Assertion: In case of charged spherical shells, E-r graph is discontinuous while V-r graph is continuous
Reason: According to Gauss's theorem only the charge inside a closed surface can produce electric field at some point.

To solve the question, we need to analyze the assertion and the reason provided, and then determine their validity based on the principles of electrostatics, particularly focusing on charged spherical shells. ### Step-by-Step Solution: 1. **Understanding the Assertion**: - The assertion states that in the case of charged spherical shells, the electric field (E) versus radius (r) graph is discontinuous, while the potential (V) versus radius (r) graph is continuous. - For a charged spherical shell, inside the shell (r < R, where R is the radius of the shell), the electric field is zero.

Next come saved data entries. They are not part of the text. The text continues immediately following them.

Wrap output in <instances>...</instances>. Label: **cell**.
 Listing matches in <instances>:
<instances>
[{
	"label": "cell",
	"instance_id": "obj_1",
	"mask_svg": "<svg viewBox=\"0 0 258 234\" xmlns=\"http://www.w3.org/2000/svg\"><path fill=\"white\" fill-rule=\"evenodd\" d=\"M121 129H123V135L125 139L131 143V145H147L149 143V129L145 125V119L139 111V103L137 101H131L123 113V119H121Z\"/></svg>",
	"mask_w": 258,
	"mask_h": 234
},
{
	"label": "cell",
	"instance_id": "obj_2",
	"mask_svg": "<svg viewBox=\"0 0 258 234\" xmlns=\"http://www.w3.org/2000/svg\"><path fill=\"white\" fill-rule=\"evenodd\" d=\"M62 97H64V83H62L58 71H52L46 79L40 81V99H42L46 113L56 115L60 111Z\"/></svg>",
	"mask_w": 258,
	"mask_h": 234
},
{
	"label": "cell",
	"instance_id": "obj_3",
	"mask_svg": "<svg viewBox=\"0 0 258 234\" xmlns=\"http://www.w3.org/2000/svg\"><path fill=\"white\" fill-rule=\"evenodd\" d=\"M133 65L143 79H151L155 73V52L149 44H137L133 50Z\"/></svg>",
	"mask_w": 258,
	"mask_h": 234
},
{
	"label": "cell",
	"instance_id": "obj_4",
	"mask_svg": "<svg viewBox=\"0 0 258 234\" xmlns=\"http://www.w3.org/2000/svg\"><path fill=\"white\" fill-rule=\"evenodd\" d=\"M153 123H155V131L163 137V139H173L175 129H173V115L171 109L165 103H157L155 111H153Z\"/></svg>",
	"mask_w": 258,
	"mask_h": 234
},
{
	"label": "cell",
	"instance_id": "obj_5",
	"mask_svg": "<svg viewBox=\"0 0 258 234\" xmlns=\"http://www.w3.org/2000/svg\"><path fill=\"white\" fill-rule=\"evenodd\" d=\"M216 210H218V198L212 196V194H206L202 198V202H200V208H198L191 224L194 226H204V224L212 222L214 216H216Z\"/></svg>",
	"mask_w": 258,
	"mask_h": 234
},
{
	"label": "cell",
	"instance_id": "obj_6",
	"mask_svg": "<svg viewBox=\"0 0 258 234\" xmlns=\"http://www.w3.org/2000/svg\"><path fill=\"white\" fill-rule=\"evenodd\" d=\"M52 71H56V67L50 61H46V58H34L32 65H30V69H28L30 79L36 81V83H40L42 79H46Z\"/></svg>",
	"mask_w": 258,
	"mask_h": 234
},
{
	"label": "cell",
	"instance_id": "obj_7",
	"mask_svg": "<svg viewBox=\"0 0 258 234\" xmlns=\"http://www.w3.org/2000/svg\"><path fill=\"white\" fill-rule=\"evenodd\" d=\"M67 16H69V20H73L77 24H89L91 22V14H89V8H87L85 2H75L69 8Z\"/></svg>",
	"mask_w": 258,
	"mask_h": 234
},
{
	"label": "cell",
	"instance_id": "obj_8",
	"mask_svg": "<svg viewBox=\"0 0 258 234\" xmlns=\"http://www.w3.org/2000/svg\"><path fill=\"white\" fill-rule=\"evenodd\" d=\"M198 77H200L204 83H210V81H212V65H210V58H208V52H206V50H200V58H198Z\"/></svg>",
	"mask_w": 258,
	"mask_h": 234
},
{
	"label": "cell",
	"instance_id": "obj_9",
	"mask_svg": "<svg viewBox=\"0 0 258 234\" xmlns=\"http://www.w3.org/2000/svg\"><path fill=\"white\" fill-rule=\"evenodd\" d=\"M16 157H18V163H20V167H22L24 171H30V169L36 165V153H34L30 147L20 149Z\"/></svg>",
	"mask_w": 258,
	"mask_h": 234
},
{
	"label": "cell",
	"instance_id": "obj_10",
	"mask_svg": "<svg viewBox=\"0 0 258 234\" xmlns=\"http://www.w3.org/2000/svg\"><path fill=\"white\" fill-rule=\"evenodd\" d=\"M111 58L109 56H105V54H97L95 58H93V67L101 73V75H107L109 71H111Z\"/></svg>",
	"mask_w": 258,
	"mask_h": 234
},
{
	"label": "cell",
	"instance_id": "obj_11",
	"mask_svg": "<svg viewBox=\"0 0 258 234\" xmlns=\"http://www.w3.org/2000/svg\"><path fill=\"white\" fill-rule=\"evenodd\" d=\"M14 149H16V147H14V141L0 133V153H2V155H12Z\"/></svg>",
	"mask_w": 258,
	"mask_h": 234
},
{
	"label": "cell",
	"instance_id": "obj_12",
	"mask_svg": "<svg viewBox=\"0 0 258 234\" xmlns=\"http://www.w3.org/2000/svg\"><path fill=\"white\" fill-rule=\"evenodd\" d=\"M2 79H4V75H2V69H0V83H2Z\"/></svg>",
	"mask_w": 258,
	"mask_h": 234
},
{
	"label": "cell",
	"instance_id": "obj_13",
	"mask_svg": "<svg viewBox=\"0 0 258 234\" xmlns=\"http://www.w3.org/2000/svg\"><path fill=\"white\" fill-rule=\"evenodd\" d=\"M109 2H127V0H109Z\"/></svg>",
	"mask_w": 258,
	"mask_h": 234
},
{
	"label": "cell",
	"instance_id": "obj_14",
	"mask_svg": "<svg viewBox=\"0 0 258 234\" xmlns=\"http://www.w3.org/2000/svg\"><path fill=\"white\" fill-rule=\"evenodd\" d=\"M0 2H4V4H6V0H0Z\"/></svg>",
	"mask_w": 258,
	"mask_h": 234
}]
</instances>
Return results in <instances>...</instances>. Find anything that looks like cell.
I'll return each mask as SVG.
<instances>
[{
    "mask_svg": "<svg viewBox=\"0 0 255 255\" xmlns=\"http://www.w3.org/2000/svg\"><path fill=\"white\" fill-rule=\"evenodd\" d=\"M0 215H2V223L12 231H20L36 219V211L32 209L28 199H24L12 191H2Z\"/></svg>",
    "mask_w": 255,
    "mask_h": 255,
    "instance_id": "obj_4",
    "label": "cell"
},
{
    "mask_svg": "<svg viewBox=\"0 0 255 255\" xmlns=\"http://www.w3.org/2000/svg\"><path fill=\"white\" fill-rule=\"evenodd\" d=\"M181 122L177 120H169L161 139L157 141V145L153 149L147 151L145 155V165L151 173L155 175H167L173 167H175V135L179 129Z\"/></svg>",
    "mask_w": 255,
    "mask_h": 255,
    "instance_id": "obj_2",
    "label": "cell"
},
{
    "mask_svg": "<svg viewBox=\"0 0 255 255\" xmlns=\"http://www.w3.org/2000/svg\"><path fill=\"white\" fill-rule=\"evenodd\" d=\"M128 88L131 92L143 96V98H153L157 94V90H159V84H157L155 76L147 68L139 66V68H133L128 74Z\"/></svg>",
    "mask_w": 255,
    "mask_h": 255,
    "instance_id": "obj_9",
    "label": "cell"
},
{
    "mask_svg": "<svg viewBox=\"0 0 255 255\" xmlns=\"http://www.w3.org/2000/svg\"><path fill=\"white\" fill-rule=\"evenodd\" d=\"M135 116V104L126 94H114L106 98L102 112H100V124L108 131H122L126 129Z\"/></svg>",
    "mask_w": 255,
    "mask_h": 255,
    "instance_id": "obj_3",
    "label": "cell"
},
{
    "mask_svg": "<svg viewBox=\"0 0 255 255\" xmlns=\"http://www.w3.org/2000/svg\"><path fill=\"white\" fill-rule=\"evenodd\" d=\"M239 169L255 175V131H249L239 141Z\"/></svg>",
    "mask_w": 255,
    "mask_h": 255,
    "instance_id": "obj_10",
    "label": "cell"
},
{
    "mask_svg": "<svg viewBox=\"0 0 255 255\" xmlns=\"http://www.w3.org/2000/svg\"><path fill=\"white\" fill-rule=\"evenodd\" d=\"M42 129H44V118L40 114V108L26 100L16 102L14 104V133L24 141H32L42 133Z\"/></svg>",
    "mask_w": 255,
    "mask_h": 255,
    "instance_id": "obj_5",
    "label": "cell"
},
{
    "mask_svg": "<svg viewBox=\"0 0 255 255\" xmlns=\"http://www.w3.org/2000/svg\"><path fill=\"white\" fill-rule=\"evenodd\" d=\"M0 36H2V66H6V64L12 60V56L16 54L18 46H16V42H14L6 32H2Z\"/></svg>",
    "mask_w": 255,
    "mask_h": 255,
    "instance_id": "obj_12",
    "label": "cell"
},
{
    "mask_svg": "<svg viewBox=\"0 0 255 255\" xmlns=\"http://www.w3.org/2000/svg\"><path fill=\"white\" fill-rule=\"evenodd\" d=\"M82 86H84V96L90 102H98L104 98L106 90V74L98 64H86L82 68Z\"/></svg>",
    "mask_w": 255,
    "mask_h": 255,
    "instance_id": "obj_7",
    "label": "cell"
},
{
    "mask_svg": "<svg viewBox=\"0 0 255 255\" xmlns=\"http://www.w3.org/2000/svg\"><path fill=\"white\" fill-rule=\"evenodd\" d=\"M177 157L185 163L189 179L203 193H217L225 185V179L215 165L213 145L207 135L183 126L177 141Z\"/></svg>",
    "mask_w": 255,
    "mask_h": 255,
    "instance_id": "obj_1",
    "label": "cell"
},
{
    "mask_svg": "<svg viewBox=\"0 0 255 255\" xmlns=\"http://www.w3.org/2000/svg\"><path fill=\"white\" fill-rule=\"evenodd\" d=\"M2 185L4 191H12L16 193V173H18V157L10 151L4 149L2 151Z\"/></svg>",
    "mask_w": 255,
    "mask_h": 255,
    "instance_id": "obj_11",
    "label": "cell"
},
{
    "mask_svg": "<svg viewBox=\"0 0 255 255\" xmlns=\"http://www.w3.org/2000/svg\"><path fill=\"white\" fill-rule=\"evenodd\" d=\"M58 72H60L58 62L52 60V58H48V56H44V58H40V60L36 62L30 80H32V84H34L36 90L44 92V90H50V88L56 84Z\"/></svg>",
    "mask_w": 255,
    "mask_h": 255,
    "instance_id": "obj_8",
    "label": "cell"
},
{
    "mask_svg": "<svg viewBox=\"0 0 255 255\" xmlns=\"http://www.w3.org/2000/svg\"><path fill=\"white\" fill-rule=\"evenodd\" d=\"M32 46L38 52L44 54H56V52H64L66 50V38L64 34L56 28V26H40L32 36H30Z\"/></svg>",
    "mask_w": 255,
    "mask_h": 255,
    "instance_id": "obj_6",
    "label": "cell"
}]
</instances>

Outside the shell (r > R), the electric field behaves as if all the charge were concentrated at the center (E = kQ/r²). - Thus, the electric field graph shows a jump from 0 (inside) to kQ/R² (on the surface) and then follows the kQ/r² curve outside, indicating a discontinuity at r = R. 2. **Analyzing the Potential**: - The electric potential inside the shell remains constant (V = kQ/R) since the electric field is zero. At the surface, the potential is also kQ/R, and outside the shell, it decreases as V = kQ/r. - Therefore, the potential graph is continuous across the boundary at r = R, as it does not have a jump; it remains constant inside and matches the value at the surface. 3. **Understanding the Reason**: - The reason states that according to Gauss's theorem, only the charge inside a closed surface can produce an electric field at some point. - This statement is partially true but misleading. While it is correct that only the enclosed charge contributes to the electric field at a point inside the Gaussian surface, charges outside the surface can still influence the electric field at points outside the surface. 4. **Conclusion**: - The assertion is true because the E-r graph is indeed discontinuous while the V-r graph is continuous. - The reason is false because it incorrectly implies that charges outside a closed surface cannot produce an electric field at points outside that surface. ### Final Answer: - The assertion is true, and the reason is false.